■ Document passage:
★ ★ ★ ★ ★ ★ ★

Since then, Rizvi has wrapped production on her first feature film, Sixteen Years. The documentary dives deeper into Deskovic’s story and puts pieces together that the short couldn’t. Rizvi just signed on to turn Sixteen Years into a book, and the film is currently being reviewed by three of the big streaming platforms, “so fingers crossed one of them is interested and takes it,” she says.

"If I waited for Conviction to be perfect, it would have never seen the light of day. "

It’s a lot to juggle—and definitely takes more people than a casual observer would see on any given shoot day. That’s why Rizvi prioritizes efficiency when it comes to getting her work done.

“There’s no way that I would have been able to direct the film and do the press outreach if things weren’t simplified,” she says, “if I wasn’t able to utilize tools like Dropbox to save so much time.”

Rizvi tells us what she’s learned from expanding her short into a feature-length documentary.


On capturing more than you need for your feature

If you’re making a short and think, Oh, I don’t need to shoot this, you probably do if you’re ever going to expand it. So just film everything: all the B-roll, all the events. I couldn’t be at Jeff’s graduation from law school, but we had someone go there and shoot it because we were going to need it at some point—it’s just too big of an event.

When we got to making the feature, we realized very quickly that we were very short on B-roll. Ninety minutes is a lot of video to fill, and you don’t realize how much B roll you truly need. So any time you’re mapping out your storyboards, know that you’re going to need endless B-roll, think about what B-roll would go with every person’s interview, and shoot that as you go.

We had to get through a good portion of our edit, stop, go back, and film more B-roll, and then bring it back in and start editing again. It’s great if you don’t have to do that so it doesn’t slow down your editing process.


On keeping it all organized

It’s huge. If you don’t do that, the editing process is going to be an absolute nightmare.

Within Dropbox, we label every shoot by the date and location. Within that, you have your B-roll, your A-roll. Audio, same thing. Then you make folders for your backup audio, your main audio. If you have multiple mics, there’s a different folder for every single mic. Then we send those off to the editors, PAs, audio engineers, and anyone else who needs them.

★ ★ ★ ★ ★ ★ ★

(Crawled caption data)
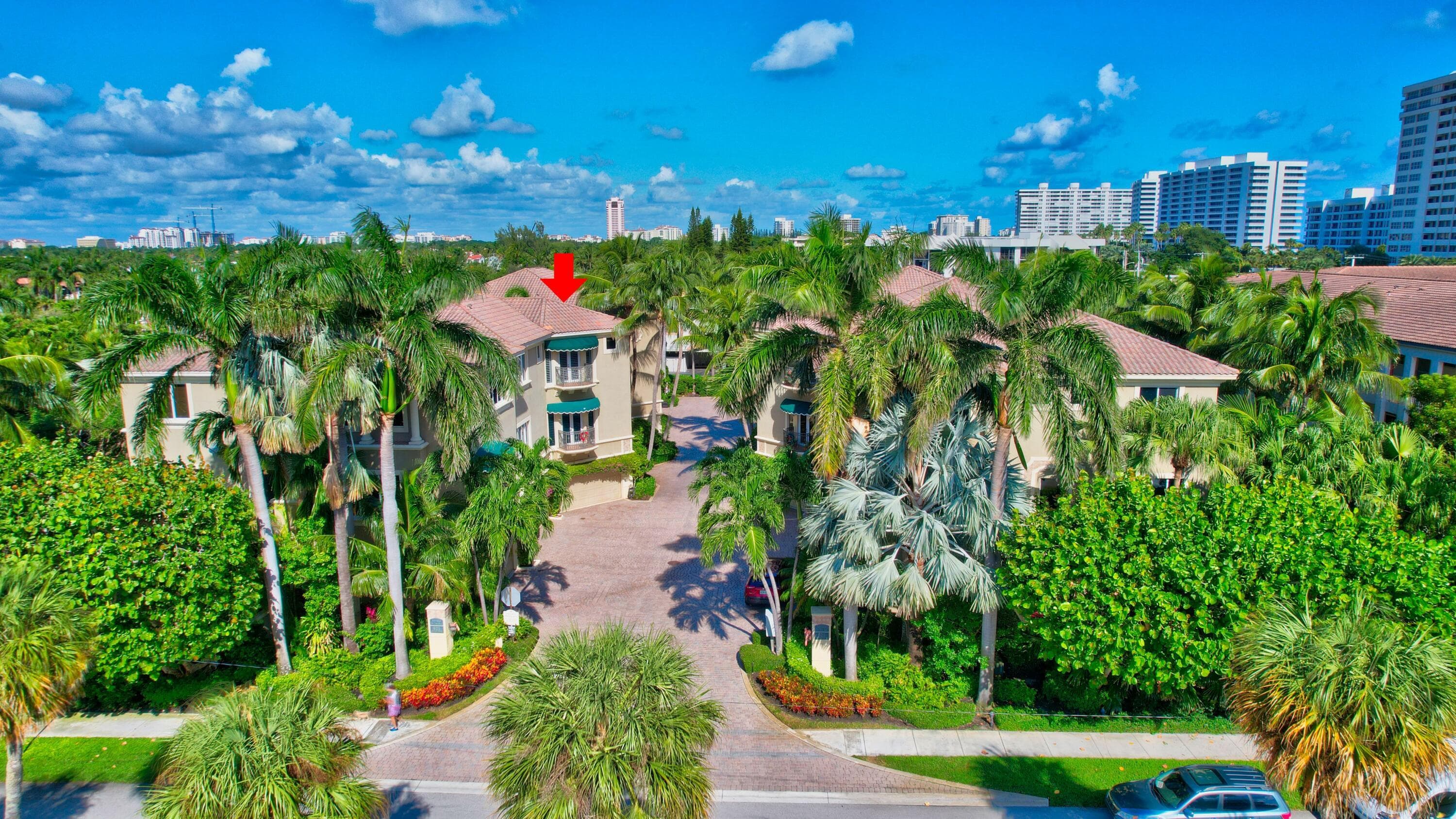 921 Osceola Drive Unit 4, Boca Raton, FL 33432 40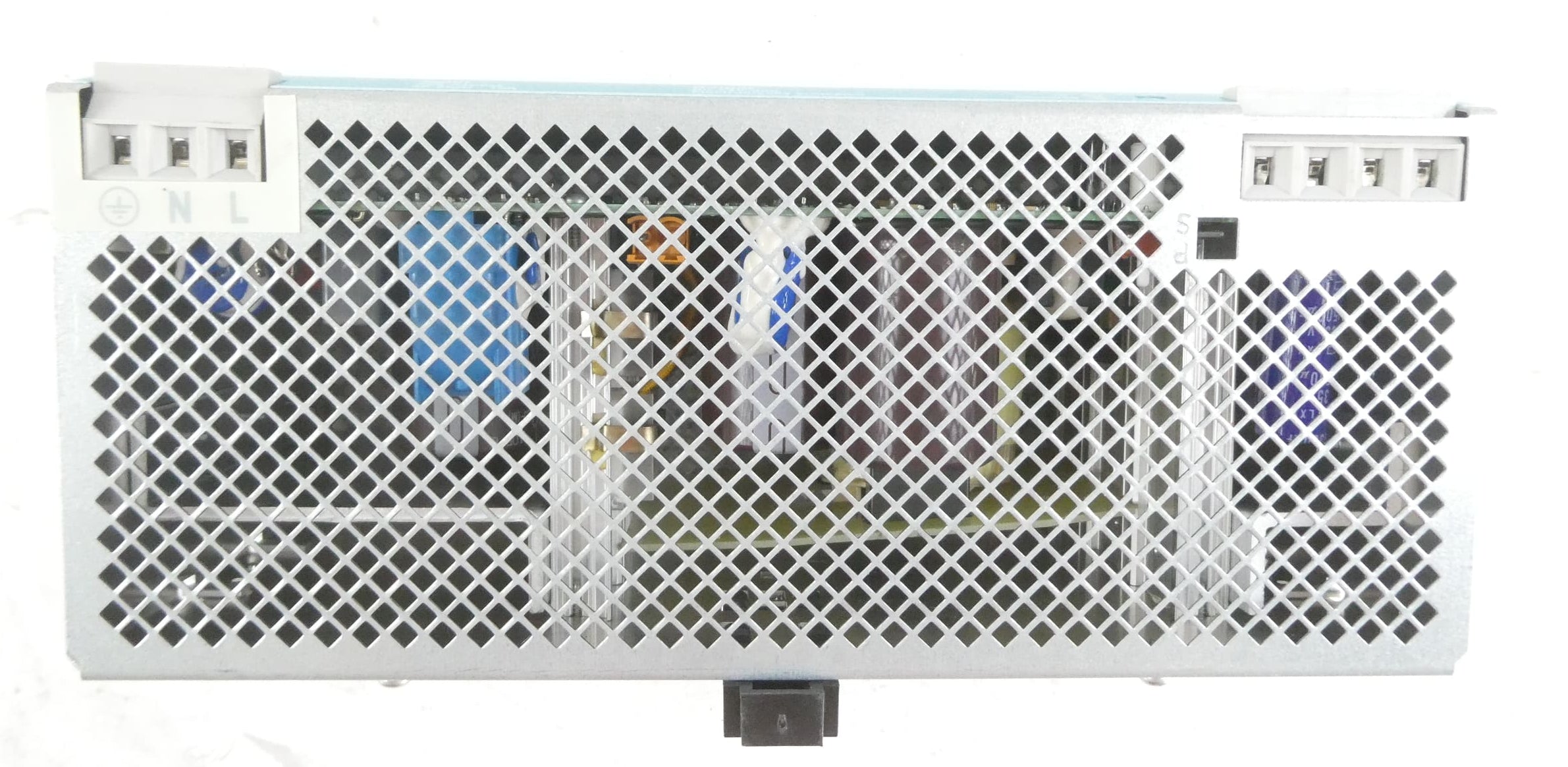 PULS SL30.100 NETZTEIL 24-28V 20A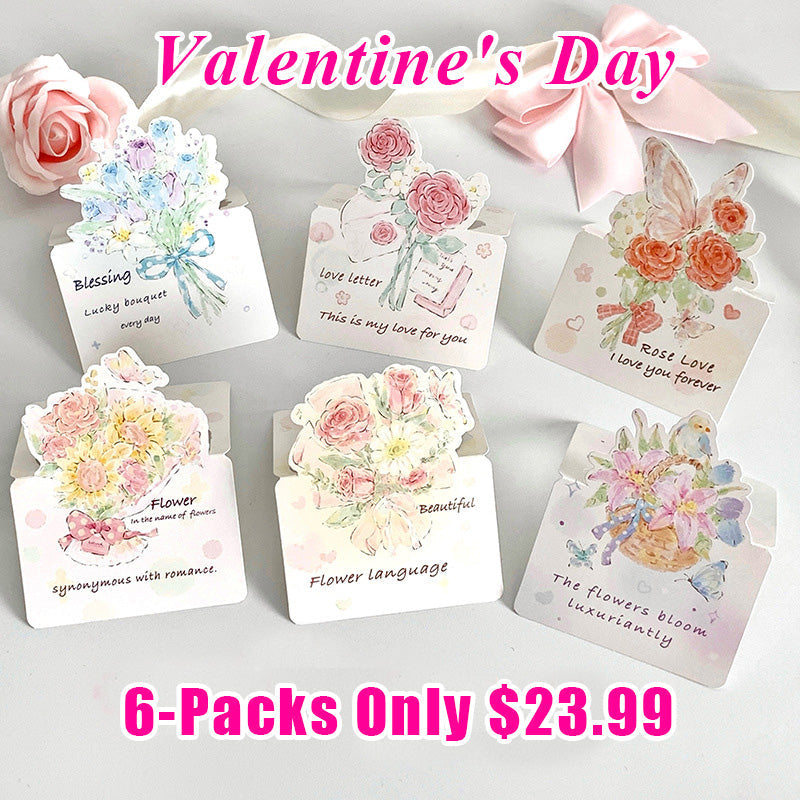 🔥6-Packs Only $23.99🔥
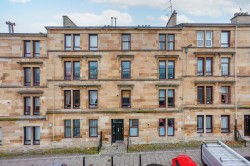 Images for Yorkhill, Glasgow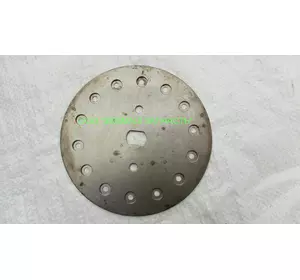 Диск высевающий 5,5х14. СУПН-8. кукуруза Диск высевающий 5,5х14. СУПН-8. кукуруза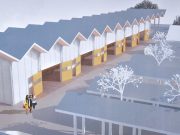 Milyen legyen az új vásárcsarnok?…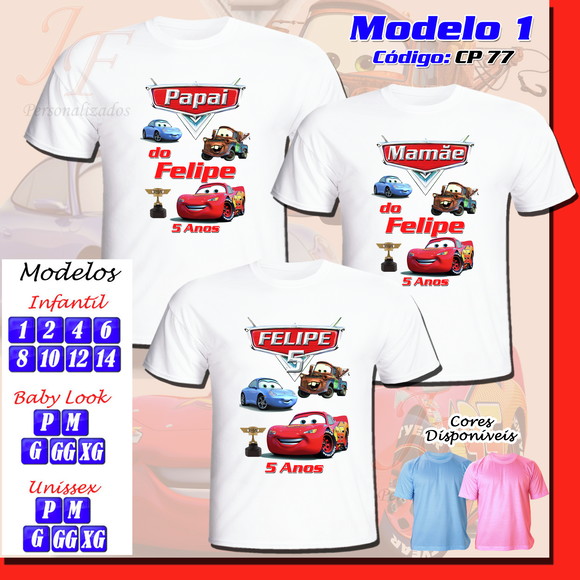Imagem 1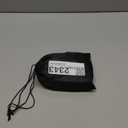 Acozycoo Stretching Strap with 10 Loops-Yoga Strap for Physical Therapy, Home Workout, Pilate & Flexibility Training, Non Elastic Exercise Stretch Band for Hamstring, Leg Stretcher Belt, Flexibility Fascia (Blue), Size: Length: 86 inches, Width: 1.5 inches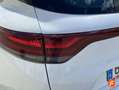 Renault Megane 1.5dCi Blue Business 85kW Blanco - thumbnail 32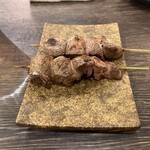 大衆酒場るーつ -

★ ★ ★ ★ ★ ★ ★

■ Problem details:
Can you carry on the passage about Rizvi's documentary from the last sentence shown? The rows play no part in what comes next.

■ Exercise output:
Naming those files is so critical. With the short it was easy, because it was only a few interviews, so we were like, “Oh, we’ll be able to find everything.” When we made the feature, we did 20 more interviews with eight other people. We made the mistake of not properly labeling the audio files. When we had to go find, let’s say, Jeff’s or Jeff’s mom’s interviews, it was all labeled by mic with nothing else, so we couldn’t search for anything quickly. We also were editing with Premiere Pro, and it wouldn’t sync up because all the audio files were named the same: It couldn’t recognize where to go to get those files.

So the organization with your file folders—and then the names of those files—is critical to the speed of your editing, and, if anything goes wrong, your ability to troubleshoot it.


On getting to the next project

I’m a type-A Virgo, total perfectionist: If I waited for Conviction to be perfect, it would have never seen the light of day.

I read a quote—I’m sure everyone’s heard it: “Perfectionism is the enemy of progress”—and it just struck a chord with me. I’m still a perfectionist for sure; to some degree, you have to be to put out quality work, right? Where I have to stop and have an internal dialog with myself is when it’s like, Is the experience for the viewer going to be really any different if I leave it as is? Or is that just me checking my box for like, "Oh no, it’s not perfect yet"?

What I tell myself now is, if I keep working on this scene, I won’t be able to tell the next person’s story. So you just have to cut it off and say, “No, this is finished. We’re moving on to the next scene. And if we watch the whole thing at the end, and something doesn’t seem right, we can always come back to it for a quick minute.”


This interview has been edited and condensed for clarity.